Ballard inked a memorandum of understanding with Delta Power Solutions (India) to expand fuel cell-powered backup power for data centres and other applications.
“There are numerous applications in which clean fuel cells can replace dirty lead-acid batteries and noisy, polluting diesel generators,” said Ballard CEO John Sheridan.
In July, the Ballard-controlled Dantherm Power inked a similar alliance with Delta to test Dantherm’s 2 and 5 kilowatt fuel cell systems at telecom customer locations. Delta clients include Indus, Bharti, Vodafone, Reliance and Idea Cellular. Delta made its initial purchase order earlier this month.
“This will be an important step toward delivery of a growing proportion of energy requirements in India by means of renewable power solutions,” said Delta managing director Dalip Sharma.
The signing was hosted by Indian energy minister Farooq Abdullah and B.C. Premier Christy Clark, who is leading a November 6-16 trade mission to China and India.
Ballard was a pioneer in hydrogen fuel cells, but pulled out of the automotive market in 2007 and sold the assets to Daimler and Ford. Ironically, an Indian company appears poised to drive the market that Ballard once led.
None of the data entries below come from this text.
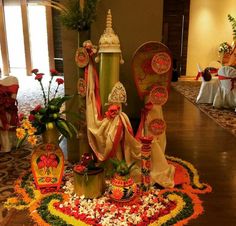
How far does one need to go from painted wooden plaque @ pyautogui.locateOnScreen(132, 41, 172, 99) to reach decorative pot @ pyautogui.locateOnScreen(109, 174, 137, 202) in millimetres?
826

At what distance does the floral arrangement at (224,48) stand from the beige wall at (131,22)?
6.78 metres

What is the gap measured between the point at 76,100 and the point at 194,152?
1.55 meters

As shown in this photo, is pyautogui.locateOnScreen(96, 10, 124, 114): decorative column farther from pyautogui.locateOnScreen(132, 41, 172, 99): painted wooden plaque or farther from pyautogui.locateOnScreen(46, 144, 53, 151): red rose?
pyautogui.locateOnScreen(46, 144, 53, 151): red rose

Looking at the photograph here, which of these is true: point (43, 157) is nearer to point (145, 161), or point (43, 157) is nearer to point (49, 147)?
point (49, 147)

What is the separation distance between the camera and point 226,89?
5.51 m

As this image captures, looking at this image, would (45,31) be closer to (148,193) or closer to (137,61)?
(137,61)

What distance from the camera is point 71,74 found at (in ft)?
9.82

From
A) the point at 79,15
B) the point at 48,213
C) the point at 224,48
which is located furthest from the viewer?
the point at 224,48

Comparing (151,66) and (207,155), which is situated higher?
(151,66)

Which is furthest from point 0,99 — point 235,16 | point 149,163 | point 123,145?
point 235,16

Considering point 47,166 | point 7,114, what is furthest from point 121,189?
point 7,114

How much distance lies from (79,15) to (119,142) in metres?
1.18

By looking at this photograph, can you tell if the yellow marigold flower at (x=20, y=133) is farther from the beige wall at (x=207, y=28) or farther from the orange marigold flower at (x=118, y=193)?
the beige wall at (x=207, y=28)

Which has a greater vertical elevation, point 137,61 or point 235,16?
point 235,16
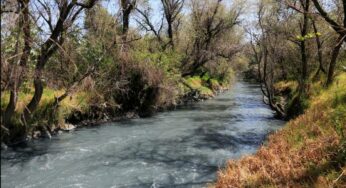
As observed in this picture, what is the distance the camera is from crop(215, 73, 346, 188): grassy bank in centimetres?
823

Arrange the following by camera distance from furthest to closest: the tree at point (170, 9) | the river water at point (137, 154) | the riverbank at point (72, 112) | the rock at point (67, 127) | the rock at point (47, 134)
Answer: the tree at point (170, 9) → the rock at point (67, 127) → the rock at point (47, 134) → the riverbank at point (72, 112) → the river water at point (137, 154)

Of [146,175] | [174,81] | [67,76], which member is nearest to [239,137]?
[146,175]

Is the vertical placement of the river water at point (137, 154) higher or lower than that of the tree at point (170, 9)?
lower

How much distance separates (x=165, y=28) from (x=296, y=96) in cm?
1893

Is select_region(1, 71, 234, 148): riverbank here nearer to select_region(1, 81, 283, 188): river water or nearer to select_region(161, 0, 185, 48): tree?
select_region(1, 81, 283, 188): river water

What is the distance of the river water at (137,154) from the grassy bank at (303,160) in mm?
1607

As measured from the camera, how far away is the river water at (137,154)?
451 inches

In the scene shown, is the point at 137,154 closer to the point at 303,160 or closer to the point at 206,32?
the point at 303,160

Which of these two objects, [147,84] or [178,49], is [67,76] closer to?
[147,84]

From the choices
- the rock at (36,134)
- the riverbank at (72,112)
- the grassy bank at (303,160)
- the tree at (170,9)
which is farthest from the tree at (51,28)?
the tree at (170,9)

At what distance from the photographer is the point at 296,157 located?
32.1 feet

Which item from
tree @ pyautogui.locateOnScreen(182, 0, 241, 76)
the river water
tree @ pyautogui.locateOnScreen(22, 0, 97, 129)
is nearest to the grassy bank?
the river water

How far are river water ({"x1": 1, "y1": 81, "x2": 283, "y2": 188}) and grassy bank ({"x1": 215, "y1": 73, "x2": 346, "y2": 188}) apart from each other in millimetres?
1607

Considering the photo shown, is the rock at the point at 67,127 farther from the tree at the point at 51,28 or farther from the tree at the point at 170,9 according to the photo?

Indian giant Tata Motors’ unveiled fuel cell prototypes for buses in 2010. The company also provided four compressed natural gas-electric hybrid low-floor Starbuses to the Delhi Transportation Corporation for the 2010 Commonwealth Games.
India was ranked 132nd in the world on the World Bank’s Ease of Doing Business survey. Corruption has been a dominant story in the world’s second most populous country in 2011 as federal authorities have targeted organizers of the Commonwealth Games and politicians who got kickbacks in a $39 billion mobile phone licence scandal.